If you’ve been mature dating and have found someone you’d like to enter some sort of more meaningful relationship – congrats! – you need to ensure you stay independent as things progress. Sure, relationships are all about sharing meaningful connections as you get to know someone, but don’t fall into the trap of becoming too entwined too quickly.
A relationship should enhance your personality, not overwhelm it, so don’t take the dangerous path of co-dependency where you forget your friends and are unable to make plans without your new significant other. Follow these 7 tips to help you along your mature dating journey, and thrive as a couple with your new date:
Rule 1 – Be a good friend
Close friendships can tumble down the priority list as you move from getting mature dating advice into a new relationship. It’s all too easy to neglect your friends for the new person in your life, but is that really a good idea? You might be getting much wanted love and support from your partner, however, ultimately this is different to the support you get from your friends who have been part of your life for a long time.
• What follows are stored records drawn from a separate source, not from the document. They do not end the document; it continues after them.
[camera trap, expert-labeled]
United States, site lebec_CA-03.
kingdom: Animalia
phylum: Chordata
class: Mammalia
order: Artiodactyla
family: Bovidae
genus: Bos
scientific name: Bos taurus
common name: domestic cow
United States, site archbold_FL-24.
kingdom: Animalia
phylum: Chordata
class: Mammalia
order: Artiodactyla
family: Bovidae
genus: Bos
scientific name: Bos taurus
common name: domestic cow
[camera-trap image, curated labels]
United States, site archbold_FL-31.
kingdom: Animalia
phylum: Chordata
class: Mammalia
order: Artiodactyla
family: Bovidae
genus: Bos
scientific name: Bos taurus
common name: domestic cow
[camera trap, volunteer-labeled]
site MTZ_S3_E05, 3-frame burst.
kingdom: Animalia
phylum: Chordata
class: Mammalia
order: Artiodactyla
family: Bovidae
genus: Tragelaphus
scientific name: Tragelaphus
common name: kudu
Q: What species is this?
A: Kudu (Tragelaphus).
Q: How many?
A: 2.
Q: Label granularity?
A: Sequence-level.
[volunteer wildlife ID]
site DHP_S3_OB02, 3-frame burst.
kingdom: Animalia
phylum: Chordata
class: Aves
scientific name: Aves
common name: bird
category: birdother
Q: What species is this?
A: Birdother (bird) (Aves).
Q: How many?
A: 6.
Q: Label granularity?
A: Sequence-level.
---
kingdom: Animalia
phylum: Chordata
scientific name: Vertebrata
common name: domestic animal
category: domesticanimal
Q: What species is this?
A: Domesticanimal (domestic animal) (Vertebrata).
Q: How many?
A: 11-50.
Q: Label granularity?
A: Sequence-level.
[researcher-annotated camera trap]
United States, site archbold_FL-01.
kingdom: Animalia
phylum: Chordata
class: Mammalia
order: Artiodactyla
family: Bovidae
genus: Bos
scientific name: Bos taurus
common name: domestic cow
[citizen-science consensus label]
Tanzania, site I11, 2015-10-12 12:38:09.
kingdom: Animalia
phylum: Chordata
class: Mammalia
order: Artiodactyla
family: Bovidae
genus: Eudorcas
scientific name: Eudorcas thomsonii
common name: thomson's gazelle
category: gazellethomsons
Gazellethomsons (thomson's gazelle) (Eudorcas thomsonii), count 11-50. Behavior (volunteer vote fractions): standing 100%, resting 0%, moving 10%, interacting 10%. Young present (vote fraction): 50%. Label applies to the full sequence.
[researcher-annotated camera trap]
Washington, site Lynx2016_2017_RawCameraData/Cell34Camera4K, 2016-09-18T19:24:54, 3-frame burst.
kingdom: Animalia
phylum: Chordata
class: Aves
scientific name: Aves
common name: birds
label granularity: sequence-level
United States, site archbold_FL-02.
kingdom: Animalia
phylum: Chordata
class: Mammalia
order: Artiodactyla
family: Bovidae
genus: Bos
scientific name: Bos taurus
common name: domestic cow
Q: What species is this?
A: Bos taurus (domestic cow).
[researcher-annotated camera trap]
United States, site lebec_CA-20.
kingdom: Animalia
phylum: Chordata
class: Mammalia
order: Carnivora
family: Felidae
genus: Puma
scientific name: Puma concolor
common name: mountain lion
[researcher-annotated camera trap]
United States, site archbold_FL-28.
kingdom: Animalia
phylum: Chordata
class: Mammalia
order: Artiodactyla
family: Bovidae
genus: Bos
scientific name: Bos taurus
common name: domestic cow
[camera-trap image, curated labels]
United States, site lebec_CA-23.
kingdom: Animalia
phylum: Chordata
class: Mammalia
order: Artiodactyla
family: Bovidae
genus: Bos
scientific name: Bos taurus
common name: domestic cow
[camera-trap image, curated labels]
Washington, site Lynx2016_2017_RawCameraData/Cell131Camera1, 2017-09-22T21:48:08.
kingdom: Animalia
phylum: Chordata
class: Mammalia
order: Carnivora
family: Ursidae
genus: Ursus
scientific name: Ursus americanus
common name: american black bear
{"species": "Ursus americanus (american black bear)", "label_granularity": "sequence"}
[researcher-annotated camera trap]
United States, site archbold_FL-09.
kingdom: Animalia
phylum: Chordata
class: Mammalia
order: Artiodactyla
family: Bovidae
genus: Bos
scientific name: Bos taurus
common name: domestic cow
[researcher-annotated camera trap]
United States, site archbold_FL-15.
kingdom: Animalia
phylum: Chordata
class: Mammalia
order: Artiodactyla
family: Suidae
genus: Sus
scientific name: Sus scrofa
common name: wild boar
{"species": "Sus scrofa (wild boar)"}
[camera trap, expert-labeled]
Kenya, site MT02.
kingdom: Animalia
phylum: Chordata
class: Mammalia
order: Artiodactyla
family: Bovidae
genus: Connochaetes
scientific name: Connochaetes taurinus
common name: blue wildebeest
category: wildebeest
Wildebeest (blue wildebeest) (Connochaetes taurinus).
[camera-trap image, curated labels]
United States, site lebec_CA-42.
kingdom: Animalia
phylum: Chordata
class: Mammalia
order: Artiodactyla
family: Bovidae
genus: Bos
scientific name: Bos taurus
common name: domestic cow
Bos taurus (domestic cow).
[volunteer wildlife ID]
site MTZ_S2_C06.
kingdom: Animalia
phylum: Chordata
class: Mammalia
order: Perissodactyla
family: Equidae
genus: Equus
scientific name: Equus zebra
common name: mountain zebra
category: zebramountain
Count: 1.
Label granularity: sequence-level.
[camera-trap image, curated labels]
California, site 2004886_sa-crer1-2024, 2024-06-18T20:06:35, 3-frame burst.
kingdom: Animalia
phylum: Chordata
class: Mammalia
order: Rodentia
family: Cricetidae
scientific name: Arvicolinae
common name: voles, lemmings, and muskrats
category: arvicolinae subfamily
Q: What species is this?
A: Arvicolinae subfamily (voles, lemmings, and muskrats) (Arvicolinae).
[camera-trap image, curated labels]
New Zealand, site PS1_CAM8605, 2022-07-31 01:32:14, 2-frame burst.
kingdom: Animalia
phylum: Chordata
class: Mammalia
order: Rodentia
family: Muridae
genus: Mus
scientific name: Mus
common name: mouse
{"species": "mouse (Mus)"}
Nobody can get everything they need from just one person so don’t relegate your friends to the bottom of the list; you never know when you might need to call on them. Make a point of seeing your friends frequently without your other half in tow, and check-in with them regularly. Make an effort to be there for them when they need you.
Rule 2 – Spend time alone
Make sure you make time for just you! While mature dating it’s likely your dates are at set times and locations, but once you’re in more of a relationship it’s often the case that you simply spend time happily in each other’s company.
This is a healthy part of any relationship, but a little solitude is sometimes necessary to collect your thoughts, completely relax or engross yourself in a hobby of your own. Me-time is incredibly empowering and prevents you from becoming stifled by a relationship that’s too close, too soon.
Rule 3 – Make Plans Without Them
Life is all about finding balance; from mature dating to learning new skills, to seeing your not-so-close relations! When you’re in a new relationship it’s tempting to include your new other half in all your plans, but it’s a good idea to do some things without them.
Shoot off with a few friends on holiday, visit your family or simply go for drinks with an old friend. Absence makes the heart grow fonder, so don’t feel bad about leaving your partner to their own devices for a while – inevitably they’ll also fill their days with fun activities if you do.
Rule 5 – Stay financially independent
Before things get more serious and you think about moving in together, you need to make sure you remain completely financially independent. In mature dating, you’ll both have been surviving financially before, without each other, so there’s no reason why that shouldn’t continue.
Of course, you’ll want to spend money on treating you and your partner for dinners, gifts, holidays away and other fun activities, but always ensure you’re comfortable and spending a manageable and sustainable amount. Differences in wealth or income are inevitable, but don’t get swept up into something unreasonable – your partner should respect your financial sensibility.
Rule 6 – Keep up your own hobbies and interests
Being in a relationship shouldn’t mean you have to give up things that are important to you. Don’t just replace hobbies and interests – which are quite likely to be a significant part of your life – with things that your partner likes doing.
Having your own thing to learn about, excel in or simply enjoy, is always very attractive quality, while mature dating or in a relationship. A bit of clever time management will enable you to get a fix of your favourite pastimes and still have energy and enthusiasm for joint activities.
Rule 7 – Trust your partner
As you’re scheduling some ‘me-time’ into your diary, encourage your partner to do the same. The fact that you don’t get clingy or needy when they want to spend some time with their friends or family is a sign of trust.
Don’t check up on them every five minutes when they’re out; give them their space and enjoy your time spent without them, as you hope they would. By the same token, don’t reach for your phone and sneak out to make a quick call home when you’re out with friends either!